** Extracted records follows **
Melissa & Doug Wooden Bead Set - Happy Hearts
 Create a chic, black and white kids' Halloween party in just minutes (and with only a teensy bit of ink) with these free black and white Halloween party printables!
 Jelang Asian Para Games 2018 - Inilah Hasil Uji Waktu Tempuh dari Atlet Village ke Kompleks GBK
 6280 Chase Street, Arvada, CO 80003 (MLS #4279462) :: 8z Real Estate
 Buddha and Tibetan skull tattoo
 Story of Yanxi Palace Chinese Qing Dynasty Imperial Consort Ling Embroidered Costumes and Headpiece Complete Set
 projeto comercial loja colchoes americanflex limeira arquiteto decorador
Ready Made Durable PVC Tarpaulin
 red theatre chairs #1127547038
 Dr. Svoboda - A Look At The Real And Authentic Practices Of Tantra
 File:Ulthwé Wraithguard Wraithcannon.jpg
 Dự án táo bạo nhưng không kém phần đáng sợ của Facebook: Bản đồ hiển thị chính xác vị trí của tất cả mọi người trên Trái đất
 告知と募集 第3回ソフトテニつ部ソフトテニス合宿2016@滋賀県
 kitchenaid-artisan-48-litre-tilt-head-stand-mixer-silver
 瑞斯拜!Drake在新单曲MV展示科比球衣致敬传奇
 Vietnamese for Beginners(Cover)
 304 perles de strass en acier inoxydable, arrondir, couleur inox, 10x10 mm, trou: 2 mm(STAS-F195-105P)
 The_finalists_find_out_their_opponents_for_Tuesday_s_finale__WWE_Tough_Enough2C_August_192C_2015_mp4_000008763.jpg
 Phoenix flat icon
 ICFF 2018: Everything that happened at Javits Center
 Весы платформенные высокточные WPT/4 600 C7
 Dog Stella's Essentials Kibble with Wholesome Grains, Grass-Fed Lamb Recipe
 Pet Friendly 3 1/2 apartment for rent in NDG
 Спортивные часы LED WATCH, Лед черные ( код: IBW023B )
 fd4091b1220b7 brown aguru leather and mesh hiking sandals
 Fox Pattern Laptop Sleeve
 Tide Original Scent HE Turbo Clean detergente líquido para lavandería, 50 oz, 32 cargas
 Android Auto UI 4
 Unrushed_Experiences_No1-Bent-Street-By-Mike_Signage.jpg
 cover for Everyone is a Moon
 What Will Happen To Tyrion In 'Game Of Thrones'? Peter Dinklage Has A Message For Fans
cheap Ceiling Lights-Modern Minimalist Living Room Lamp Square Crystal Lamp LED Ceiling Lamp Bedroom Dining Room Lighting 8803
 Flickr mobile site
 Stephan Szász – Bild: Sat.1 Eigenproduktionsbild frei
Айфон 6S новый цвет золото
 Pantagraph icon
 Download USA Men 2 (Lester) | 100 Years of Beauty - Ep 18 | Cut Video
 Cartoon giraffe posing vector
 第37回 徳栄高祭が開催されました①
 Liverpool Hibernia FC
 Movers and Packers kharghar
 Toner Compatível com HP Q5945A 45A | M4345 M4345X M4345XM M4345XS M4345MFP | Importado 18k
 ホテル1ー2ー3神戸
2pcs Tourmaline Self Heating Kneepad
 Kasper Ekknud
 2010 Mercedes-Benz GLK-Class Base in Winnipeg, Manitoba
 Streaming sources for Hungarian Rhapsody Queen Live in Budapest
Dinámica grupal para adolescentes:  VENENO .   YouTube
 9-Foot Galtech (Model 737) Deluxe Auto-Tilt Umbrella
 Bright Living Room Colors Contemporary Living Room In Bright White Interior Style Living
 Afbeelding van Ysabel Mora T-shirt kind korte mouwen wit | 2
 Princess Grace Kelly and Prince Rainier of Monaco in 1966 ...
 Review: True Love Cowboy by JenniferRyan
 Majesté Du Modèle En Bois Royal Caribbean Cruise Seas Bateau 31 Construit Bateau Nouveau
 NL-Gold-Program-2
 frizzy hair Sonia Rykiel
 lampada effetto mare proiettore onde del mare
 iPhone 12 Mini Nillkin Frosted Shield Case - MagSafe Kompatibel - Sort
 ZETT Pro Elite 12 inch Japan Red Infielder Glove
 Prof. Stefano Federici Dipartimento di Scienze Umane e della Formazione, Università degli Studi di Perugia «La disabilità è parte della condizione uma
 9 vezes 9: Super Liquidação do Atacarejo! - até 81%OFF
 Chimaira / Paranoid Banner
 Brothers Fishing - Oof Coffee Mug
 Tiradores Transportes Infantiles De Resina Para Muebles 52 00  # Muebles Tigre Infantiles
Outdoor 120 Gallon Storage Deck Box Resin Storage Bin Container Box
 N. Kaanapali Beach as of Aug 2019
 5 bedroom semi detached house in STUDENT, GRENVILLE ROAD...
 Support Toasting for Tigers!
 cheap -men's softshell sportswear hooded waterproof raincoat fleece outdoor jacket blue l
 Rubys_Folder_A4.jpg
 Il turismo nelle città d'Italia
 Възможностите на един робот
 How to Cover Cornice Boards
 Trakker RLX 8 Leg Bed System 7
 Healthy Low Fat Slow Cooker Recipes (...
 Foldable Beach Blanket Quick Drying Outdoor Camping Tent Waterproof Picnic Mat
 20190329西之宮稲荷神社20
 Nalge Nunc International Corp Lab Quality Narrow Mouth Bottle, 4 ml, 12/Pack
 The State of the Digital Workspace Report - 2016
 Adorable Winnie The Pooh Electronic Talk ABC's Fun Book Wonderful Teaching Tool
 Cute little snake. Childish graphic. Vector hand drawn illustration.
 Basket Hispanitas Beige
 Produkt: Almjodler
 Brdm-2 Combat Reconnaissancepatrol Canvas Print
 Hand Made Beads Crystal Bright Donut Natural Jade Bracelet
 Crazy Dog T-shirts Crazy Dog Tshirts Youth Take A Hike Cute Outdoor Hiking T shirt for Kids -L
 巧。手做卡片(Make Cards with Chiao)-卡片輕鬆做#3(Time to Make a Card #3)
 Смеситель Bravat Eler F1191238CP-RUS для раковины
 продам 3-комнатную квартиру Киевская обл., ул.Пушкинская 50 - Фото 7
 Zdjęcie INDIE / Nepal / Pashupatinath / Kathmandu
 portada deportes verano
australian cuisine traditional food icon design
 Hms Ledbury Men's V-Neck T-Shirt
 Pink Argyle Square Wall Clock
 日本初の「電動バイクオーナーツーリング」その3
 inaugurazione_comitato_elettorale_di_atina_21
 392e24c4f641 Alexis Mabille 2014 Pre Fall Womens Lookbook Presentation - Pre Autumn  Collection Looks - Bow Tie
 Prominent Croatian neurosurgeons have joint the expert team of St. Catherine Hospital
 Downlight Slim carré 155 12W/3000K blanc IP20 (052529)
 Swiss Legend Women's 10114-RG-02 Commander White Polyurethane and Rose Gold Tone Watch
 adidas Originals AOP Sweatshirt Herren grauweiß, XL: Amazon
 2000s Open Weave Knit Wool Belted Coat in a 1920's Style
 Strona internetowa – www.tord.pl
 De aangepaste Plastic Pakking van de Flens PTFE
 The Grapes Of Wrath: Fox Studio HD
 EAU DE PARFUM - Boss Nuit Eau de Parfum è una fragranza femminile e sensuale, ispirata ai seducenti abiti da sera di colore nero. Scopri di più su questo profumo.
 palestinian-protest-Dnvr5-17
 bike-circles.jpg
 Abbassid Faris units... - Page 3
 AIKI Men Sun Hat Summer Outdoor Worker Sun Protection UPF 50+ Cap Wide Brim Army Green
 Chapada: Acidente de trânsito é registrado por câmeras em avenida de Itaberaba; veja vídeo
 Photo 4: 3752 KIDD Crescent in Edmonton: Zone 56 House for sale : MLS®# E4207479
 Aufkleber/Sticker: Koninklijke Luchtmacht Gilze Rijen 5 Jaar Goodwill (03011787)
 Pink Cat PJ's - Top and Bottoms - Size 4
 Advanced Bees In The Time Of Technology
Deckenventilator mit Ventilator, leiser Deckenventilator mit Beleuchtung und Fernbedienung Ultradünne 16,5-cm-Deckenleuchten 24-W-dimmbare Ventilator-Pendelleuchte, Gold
** End of Extracted records **
Using the data above, extract exactly the lines from the one that holds "392e24c4f641 Alexis Mabille" to the one that holds "The Grapes Of Wrath: Fox Studio HD", both ends included, and no others.

 392e24c4f641 Alexis Mabille 2014 Pre Fall Womens Lookbook Presentation - Pre Autumn  Collection Looks - Bow Tie
 Prominent Croatian neurosurgeons have joint the expert team of St. Catherine Hospital
 Downlight Slim carré 155 12W/3000K blanc IP20 (052529)
 Swiss Legend Women's 10114-RG-02 Commander White Polyurethane and Rose Gold Tone Watch
 adidas Originals AOP Sweatshirt Herren grauweiß, XL: Amazon
 2000s Open Weave Knit Wool Belted Coat in a 1920's Style
 Strona internetowa – www.tord.pl
 De aangepaste Plastic Pakking van de Flens PTFE
 The Grapes Of Wrath: Fox Studio HD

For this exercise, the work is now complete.